Dataset items:
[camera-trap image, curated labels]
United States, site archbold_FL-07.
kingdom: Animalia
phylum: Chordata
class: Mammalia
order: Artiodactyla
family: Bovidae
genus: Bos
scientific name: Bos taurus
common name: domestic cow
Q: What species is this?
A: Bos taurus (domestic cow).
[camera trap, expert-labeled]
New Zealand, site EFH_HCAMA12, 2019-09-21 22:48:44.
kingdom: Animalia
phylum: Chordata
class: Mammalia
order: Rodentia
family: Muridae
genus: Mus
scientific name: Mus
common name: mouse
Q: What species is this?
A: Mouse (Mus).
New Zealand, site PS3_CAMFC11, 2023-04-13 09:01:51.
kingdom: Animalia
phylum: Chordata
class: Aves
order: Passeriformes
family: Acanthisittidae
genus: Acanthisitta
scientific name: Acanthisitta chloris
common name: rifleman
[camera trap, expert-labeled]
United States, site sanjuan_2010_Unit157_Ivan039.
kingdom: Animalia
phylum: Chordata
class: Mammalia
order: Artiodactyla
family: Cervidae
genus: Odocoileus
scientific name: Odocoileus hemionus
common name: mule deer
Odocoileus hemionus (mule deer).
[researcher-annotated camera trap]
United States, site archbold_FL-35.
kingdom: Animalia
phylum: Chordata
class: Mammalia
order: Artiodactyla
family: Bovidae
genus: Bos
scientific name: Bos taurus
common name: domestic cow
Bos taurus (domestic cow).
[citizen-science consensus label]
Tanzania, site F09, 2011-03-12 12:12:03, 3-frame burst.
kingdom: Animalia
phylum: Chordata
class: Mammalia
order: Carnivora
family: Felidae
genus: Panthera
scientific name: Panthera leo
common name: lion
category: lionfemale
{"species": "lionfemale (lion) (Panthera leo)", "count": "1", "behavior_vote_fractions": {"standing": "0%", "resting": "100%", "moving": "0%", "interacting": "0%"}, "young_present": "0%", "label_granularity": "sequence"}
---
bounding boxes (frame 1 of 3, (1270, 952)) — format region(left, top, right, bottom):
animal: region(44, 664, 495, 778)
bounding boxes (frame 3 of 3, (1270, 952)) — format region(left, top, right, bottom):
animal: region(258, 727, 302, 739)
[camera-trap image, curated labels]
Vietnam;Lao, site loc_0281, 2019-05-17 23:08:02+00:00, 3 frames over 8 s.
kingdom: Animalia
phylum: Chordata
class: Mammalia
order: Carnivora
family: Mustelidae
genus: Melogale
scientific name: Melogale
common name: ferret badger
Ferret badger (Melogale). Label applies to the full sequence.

What you need to do: Please copy only these lines, exactly: the first line of the records through the line containing "common name: rifleman", ends included.

Written response:
[camera-trap image, curated labels]
United States, site archbold_FL-07.
kingdom: Animalia
phylum: Chordata
class: Mammalia
order: Artiodactyla
family: Bovidae
genus: Bos
scientific name: Bos taurus
common name: domestic cow
Q: What species is this?
A: Bos taurus (domestic cow).
[camera trap, expert-labeled]
New Zealand, site EFH_HCAMA12, 2019-09-21 22:48:44.
kingdom: Animalia
phylum: Chordata
class: Mammalia
order: Rodentia
family: Muridae
genus: Mus
scientific name: Mus
common name: mouse
Q: What species is this?
A: Mouse (Mus).
New Zealand, site PS3_CAMFC11, 2023-04-13 09:01:51.
kingdom: Animalia
phylum: Chordata
class: Aves
order: Passeriformes
family: Acanthisittidae
genus: Acanthisitta
scientific name: Acanthisitta chloris
common name: rifleman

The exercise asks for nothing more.